The new mechanism is mandated to investigate ongoing serious violations, collect and preserve evidence of international crimes, and identify those responsible—building on the work previously carried out by the OHCHR.
In June, the President of the Human Rights Council announced the appointment of three members to the new Independent Experts Group on the Human Rights Situation in Belarus: Susan Bazilli (Canada), Karinna Moskalenko (Russian Federation), and Monika Stanisława Platek (Poland). Karinna Moskalenko is to serve as the Chair.
All three experts had previously served in the OHCHR’s mandate to examine the human rights situation in Belarus, which concluded in April 2024.

8. Special attention to the Council of Young Lawyers

In a recent article, we examined the Young Lawyers Council (YLC) of the Belarusian Republican Bar Association and its activities, which are deeply damaging to the legal profession. The piece highlighted some of the most egregious projects carried out by the YLC as part of state propaganda and ideological campaigning. Among them was a video produced jointly by young lawyers and GUBOPiK — the Main Directorate for Combating Organized Crime and Corruption, an agency that systematically violates human rights, the very values lawyers are meant to protect.
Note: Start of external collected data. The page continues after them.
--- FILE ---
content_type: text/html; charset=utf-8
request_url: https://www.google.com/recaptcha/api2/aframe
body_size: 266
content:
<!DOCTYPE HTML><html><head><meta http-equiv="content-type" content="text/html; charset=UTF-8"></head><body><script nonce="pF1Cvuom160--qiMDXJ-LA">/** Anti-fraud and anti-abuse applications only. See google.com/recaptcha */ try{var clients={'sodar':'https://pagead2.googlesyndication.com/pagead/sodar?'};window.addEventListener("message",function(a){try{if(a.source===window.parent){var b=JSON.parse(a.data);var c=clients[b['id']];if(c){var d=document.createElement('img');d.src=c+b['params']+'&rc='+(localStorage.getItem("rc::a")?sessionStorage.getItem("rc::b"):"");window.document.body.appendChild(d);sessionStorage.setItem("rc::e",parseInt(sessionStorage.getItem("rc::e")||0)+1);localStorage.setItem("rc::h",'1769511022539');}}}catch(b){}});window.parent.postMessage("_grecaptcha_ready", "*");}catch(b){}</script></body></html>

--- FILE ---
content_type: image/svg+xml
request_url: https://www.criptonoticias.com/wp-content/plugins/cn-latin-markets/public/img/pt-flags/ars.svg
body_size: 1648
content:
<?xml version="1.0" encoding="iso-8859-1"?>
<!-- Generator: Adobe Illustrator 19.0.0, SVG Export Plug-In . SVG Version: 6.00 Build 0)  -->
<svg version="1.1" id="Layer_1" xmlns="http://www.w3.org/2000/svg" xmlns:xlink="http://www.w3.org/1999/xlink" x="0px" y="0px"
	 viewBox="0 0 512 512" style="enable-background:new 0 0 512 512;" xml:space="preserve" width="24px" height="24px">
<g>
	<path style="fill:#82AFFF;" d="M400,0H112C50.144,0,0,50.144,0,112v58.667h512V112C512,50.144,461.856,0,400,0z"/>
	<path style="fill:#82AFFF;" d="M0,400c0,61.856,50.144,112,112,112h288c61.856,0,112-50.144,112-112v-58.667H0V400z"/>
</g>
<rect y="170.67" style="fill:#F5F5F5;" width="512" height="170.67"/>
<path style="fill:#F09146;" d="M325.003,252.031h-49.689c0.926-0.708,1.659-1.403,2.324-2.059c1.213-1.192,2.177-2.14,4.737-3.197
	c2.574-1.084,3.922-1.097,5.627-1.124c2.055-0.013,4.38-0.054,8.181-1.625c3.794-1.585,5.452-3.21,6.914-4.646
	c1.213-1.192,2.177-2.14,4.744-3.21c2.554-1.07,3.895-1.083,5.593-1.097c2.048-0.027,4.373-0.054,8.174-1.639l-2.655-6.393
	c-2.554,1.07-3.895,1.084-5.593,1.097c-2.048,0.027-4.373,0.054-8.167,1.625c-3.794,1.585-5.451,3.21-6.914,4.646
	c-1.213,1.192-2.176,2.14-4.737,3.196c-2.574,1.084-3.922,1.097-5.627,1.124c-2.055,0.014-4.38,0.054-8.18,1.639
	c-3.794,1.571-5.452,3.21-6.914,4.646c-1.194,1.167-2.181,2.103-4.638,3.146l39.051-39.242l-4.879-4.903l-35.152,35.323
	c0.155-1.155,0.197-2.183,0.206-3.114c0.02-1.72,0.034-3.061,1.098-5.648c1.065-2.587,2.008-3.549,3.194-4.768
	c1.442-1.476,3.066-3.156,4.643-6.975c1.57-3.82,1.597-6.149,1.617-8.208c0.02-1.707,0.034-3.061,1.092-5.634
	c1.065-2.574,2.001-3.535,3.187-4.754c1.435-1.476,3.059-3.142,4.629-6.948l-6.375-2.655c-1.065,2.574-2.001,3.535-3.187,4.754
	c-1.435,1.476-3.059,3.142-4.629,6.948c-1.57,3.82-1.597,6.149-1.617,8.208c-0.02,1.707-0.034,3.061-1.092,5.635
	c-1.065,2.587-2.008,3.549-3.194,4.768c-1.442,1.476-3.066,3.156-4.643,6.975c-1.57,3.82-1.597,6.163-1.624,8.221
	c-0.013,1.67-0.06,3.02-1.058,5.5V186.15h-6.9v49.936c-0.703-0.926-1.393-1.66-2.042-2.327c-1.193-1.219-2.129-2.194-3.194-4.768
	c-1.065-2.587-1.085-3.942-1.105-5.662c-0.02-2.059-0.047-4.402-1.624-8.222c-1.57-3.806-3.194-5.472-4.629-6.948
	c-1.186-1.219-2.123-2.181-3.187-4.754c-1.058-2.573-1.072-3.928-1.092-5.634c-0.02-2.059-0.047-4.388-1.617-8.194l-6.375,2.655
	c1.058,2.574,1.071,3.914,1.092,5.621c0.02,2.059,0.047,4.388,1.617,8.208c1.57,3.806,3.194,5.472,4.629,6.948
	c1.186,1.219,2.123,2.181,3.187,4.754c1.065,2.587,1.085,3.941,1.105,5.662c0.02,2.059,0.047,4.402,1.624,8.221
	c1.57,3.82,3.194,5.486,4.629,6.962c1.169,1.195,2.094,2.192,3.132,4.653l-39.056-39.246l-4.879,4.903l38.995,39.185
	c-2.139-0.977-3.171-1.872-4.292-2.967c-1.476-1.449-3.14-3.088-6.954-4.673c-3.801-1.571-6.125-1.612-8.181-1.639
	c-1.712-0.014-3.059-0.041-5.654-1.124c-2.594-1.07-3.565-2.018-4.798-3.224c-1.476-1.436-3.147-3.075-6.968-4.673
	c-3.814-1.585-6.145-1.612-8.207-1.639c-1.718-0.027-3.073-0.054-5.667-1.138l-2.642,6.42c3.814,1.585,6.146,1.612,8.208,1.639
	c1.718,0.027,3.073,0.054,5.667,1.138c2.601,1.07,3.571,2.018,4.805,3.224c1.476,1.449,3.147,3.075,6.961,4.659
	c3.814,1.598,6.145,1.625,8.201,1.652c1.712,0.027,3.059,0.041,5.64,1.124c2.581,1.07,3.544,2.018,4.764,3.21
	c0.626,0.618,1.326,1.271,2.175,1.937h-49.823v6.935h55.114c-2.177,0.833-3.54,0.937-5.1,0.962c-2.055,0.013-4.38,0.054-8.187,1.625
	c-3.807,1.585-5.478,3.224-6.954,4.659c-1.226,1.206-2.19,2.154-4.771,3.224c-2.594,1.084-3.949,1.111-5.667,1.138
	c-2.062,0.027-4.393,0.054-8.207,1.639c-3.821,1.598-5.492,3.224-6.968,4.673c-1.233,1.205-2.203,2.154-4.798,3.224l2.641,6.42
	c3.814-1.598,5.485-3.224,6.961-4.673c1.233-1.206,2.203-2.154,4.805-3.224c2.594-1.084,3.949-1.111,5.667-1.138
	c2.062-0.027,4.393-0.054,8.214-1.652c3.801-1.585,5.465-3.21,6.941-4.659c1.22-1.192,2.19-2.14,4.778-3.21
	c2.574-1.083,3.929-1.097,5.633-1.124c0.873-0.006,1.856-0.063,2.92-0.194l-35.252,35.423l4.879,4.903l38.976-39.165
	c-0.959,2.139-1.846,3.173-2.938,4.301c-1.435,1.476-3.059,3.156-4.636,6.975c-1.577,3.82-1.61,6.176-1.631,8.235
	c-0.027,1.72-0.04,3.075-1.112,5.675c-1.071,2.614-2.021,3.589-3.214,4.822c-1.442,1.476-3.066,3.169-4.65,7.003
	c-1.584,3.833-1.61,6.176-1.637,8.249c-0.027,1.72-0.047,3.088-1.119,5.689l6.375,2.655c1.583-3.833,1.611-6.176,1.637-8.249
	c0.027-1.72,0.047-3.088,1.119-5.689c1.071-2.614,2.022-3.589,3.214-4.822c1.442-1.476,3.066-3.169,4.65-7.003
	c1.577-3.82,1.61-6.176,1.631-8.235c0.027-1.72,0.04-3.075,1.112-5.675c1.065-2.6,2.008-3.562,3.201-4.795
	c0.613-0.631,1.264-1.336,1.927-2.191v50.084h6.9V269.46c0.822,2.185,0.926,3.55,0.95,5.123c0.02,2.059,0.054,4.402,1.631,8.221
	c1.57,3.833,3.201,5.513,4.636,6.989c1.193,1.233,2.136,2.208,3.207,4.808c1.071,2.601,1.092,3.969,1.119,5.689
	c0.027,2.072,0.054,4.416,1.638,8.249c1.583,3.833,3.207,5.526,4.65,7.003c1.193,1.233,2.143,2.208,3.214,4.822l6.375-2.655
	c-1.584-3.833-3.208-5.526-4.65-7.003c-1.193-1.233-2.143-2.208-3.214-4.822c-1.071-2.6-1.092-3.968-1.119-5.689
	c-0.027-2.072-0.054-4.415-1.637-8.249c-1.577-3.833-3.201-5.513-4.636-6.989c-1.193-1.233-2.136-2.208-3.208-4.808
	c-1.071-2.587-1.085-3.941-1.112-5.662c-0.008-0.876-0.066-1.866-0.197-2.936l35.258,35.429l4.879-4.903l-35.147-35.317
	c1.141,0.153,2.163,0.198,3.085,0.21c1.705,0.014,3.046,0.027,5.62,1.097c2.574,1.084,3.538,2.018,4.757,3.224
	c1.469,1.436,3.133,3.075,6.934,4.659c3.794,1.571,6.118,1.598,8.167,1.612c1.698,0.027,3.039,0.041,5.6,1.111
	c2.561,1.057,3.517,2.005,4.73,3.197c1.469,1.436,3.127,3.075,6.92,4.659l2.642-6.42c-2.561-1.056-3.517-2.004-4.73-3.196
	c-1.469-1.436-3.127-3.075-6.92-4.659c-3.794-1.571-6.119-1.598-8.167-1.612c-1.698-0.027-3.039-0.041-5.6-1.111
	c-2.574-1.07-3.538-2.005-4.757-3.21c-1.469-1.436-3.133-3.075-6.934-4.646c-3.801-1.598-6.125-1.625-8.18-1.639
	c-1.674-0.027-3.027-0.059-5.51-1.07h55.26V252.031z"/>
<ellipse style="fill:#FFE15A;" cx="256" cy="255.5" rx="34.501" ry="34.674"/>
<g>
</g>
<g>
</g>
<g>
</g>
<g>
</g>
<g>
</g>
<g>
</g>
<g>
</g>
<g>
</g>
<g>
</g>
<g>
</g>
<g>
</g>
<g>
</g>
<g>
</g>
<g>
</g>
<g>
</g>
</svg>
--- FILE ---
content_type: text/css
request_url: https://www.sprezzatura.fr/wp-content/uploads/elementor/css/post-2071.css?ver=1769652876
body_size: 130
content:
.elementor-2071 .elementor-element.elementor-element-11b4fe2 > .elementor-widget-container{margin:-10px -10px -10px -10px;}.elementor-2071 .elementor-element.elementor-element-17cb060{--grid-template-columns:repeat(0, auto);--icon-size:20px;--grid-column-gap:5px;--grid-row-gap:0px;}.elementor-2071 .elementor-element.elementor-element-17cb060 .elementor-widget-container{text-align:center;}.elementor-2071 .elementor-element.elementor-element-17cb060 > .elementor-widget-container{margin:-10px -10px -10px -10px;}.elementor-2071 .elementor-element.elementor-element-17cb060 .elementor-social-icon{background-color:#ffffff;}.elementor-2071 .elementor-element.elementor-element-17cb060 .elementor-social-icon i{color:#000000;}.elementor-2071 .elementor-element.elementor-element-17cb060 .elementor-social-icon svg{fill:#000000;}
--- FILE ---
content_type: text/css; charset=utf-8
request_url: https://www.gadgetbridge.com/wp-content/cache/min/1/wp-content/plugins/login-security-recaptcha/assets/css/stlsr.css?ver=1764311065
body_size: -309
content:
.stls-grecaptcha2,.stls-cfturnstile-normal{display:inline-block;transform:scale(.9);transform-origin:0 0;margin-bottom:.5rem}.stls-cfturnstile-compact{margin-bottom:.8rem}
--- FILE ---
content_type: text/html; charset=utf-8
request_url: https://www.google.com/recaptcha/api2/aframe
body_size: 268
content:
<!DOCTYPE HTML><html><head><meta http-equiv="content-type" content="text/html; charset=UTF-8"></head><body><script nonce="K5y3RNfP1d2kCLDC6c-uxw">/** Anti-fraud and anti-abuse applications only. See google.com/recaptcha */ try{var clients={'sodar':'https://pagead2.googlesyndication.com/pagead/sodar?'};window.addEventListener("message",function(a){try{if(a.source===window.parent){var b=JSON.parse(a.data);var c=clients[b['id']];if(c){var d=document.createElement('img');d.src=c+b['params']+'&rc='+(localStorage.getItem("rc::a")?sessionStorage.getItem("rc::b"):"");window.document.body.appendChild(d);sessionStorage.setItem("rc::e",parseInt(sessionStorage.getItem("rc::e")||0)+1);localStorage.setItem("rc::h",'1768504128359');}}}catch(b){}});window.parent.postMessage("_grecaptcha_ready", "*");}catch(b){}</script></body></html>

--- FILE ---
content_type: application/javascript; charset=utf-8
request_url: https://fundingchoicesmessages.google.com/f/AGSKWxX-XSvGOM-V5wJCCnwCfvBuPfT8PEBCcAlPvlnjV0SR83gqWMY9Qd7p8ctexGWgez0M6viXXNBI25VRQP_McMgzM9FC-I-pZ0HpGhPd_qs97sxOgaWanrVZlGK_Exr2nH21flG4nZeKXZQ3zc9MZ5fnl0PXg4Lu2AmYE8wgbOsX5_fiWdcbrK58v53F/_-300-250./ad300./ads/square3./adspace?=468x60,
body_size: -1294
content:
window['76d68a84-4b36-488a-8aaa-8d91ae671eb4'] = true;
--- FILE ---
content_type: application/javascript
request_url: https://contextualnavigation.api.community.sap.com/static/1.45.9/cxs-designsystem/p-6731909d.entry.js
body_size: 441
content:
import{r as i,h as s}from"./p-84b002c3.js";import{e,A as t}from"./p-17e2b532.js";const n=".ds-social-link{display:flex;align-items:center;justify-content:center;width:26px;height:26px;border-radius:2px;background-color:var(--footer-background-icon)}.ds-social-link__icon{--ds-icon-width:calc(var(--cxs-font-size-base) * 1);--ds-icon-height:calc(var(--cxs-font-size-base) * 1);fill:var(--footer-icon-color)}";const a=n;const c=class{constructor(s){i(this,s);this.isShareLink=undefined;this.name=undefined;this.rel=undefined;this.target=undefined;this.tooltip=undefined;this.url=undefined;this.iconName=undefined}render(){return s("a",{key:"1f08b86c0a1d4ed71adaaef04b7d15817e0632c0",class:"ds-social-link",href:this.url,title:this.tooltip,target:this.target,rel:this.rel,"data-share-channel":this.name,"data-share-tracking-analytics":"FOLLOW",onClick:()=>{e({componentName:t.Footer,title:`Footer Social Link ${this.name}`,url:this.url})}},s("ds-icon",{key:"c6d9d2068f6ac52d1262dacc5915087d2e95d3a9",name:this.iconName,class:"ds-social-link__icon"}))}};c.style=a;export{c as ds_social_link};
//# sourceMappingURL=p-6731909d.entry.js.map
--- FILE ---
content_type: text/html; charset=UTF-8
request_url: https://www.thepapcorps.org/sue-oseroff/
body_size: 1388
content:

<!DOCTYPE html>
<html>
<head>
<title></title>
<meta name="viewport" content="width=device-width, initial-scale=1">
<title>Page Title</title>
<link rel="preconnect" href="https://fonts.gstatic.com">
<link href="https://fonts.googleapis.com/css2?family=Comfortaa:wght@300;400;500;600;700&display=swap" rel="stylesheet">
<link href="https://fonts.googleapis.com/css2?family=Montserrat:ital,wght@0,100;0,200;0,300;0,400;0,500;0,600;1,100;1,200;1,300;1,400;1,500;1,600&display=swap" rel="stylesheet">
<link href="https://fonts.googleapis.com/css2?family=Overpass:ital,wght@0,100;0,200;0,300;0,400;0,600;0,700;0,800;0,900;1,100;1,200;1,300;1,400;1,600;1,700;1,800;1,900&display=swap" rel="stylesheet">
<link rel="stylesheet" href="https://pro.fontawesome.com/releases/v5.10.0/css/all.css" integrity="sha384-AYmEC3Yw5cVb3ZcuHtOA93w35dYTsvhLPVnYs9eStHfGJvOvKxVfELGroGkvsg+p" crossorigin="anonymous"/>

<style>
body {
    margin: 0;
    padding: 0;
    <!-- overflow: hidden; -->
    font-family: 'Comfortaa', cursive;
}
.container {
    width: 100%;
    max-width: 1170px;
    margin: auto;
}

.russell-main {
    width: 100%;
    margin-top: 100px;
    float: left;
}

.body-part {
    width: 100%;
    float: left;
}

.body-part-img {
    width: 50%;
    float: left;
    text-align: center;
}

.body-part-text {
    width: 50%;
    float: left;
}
Judging by their public statements, however, the Council of Young Lawyers appears proud of this collaboration, showing little concern for the reputation of the legal profession or the rights of their clients.
The article also covered other state-aligned activities involving lawyers, such as participation in the pro-regime flash mob “NADO” in support of Alyaksandr Lukashenka’s government, cooperation with the pro-government organisation Belaya Rus, and holding propaganda meetings with workers and schoolchildren where they promoted illegitimate legislation and spoke about criminal liability for “extremism”.
While our project’s social media channels have been labelled “extremist materials” — and while Belarusians are regularly detained for 15 days, fined, or even criminally prosecuted for reposting content from such sources — it seems that “some are more equal than others” under the law. GUBOPiK’s reaction to our article on the YLC can even be seen reposted in the Council’s own Telegram channel.
Although such behaviour from GUBOPiK is to be expected, the response from young lawyers is, unfortunately, yet another sign of the degradation of the institution of legal aid in Belarus.